▶ **Selected excerpt**

------------------------------

A recent report by the AfDB reveals that despite structural ills that continue to delay institutional reforms and hurt business confidence, Africa has recorded a significant decline in the number of people living under the poverty line to 39% in 2012, down from 51% only seven years back, with a GDP per capita now peaking at $953. The IMF also forecasts a Sub-Saharan African growth of 5.8% for 2015, beating previous estimates.

 
But make no mistake this can only be sustained if increased investment per GDP to infrastructure, which stands at a mere4% now, grows to cut production costs, improve competitiveness and facilitate regional integration.
Take for example the energy sector throughout the continent. At the backdrop of an economy on the take-off lies a merging of dismal energy interconnectedness and lack of regional consensus on financing long term energy projects. Absence of feed in tariff regulations and poor management in most parts of the continent continue threatening the positive inroads made in increasing intra African trade and attracting FDI from the sector.

 
The African Economic Outlook 2013, a report jointly published by the OECD, AfDB, UNDP, and ECA shows that the amount of electricity needed in 2009 to refine Africa’s four main metals – aluminum, copper, iron and nickel alone would absorb more than Africa’s total electricity generated in the same year. The staggering shortfall in supply has made the continent home to 600 million people who live without electricity.

------------------------------

▶ **Collected material**
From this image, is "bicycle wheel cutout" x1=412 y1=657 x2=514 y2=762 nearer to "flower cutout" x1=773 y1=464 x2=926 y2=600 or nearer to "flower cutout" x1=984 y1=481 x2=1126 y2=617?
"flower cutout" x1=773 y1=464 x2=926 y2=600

------------------------------

▶ **Requests**
1 > Answer these questions from the text on African growth and energy:
(a) To what share had the number of people living under the poverty line in Africa declined by 2012?
(b) What Sub-Saharan African growth rate does the IMF forecast for 2015?
(c) How many people on the continent live without electricity?
2 > Reproduce the text on African growth and energy between "But make no" and "facilitate regional integration.", inclusive.

▶ **Solutions to the exercise**
1 >
(a) 39%, down from 51% seven years earlier.
(b) 5.8%.
(c) 600 million.

2 >
But make no mistake this can only be sustained if increased investment per GDP to infrastructure, which stands at a mere4% now, grows to cut production costs, improve competitiveness and facilitate regional integration.